Influenza Vaccine Side Effects
Even though seasonal flu vaccines have very good track records for safety, they can cause adverse effects in some cases. In many cases, mild side effects like nausea, headaches, redness and swelling at the injection site, fever, a runny nose, and muscle aches are observed.
In rare cases, serious adverse reactions like fainting, difficulty in breathing, paleness, and behavioral changes are also reported. If such reactions are observed, the patient should immediately be taken to the doctor.
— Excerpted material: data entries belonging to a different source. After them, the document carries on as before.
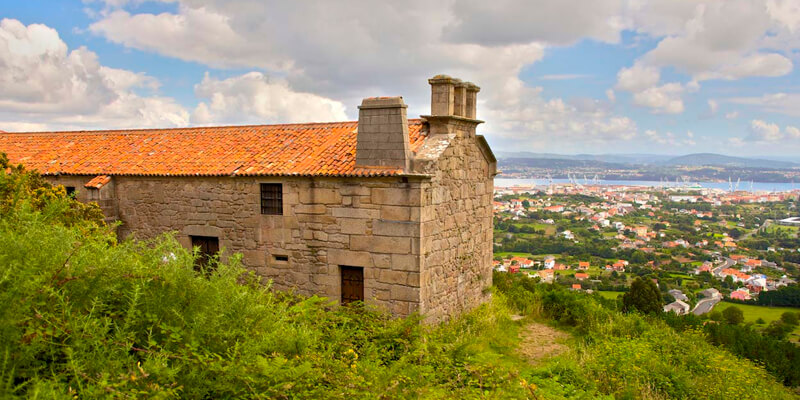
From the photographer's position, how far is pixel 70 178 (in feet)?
48.1

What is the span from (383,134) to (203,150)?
6.16 metres

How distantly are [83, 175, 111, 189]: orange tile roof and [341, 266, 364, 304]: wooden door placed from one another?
7188 millimetres

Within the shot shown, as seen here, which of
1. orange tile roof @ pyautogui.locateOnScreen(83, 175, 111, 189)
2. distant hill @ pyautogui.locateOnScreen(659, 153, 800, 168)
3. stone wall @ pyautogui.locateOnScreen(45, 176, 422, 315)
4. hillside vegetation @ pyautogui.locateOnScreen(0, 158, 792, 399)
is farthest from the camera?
distant hill @ pyautogui.locateOnScreen(659, 153, 800, 168)

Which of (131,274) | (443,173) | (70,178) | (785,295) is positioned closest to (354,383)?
(131,274)

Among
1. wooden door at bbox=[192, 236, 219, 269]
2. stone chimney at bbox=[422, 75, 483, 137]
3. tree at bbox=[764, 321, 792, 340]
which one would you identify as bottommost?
tree at bbox=[764, 321, 792, 340]

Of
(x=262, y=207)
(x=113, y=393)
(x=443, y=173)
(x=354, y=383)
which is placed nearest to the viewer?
(x=113, y=393)

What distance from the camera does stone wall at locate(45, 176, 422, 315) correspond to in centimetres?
1052

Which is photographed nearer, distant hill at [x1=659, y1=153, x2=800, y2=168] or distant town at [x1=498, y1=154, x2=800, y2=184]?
distant town at [x1=498, y1=154, x2=800, y2=184]

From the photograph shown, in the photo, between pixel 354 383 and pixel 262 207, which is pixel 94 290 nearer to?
pixel 354 383

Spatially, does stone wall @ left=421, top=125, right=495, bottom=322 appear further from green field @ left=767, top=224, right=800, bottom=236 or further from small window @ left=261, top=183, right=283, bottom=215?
green field @ left=767, top=224, right=800, bottom=236

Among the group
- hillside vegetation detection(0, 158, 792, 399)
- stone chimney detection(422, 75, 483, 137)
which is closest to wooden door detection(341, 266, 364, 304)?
hillside vegetation detection(0, 158, 792, 399)

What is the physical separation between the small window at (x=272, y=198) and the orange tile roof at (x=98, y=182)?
4.82m

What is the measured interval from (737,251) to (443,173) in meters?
35.2

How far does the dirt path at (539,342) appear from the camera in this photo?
11455 millimetres
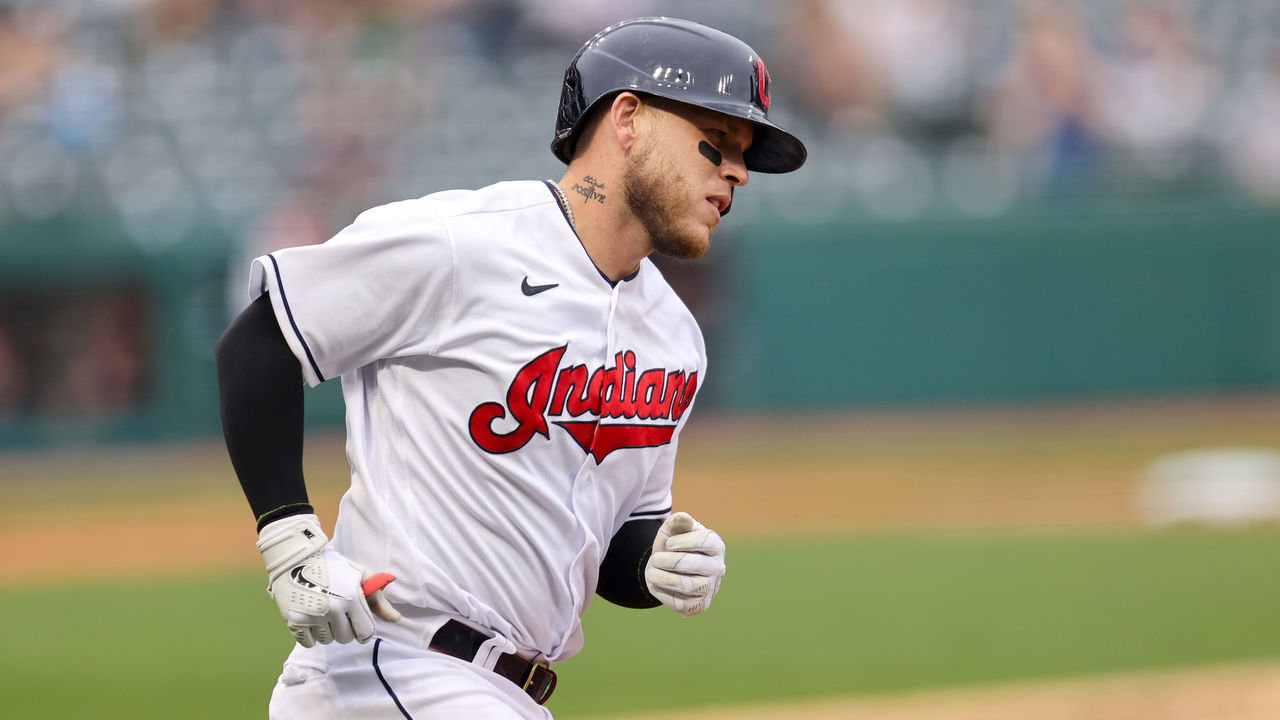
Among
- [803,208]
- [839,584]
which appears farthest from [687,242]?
[803,208]

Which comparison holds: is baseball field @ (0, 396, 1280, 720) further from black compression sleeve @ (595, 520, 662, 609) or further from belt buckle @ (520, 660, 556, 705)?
belt buckle @ (520, 660, 556, 705)

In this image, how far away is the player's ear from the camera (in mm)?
2695

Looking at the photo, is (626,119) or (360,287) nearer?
(360,287)

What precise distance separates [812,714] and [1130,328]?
9.36 meters

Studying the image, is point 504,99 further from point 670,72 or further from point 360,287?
point 360,287

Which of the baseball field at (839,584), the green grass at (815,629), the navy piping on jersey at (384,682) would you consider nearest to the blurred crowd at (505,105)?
the baseball field at (839,584)

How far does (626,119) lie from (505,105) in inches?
437

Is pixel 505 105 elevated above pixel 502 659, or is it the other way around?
pixel 505 105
It is a myth that one can get the flu by vaccination, because the viruses in the vaccine are inactivated ones that cannot initiate infection inside the human body.
Getting influenza vaccine shots annually reduces the chances of infection to 60 %, protects you from severe flu-related complications including death, and also reduces the spread of the infection to others. It is considered the best defense against the flu infection.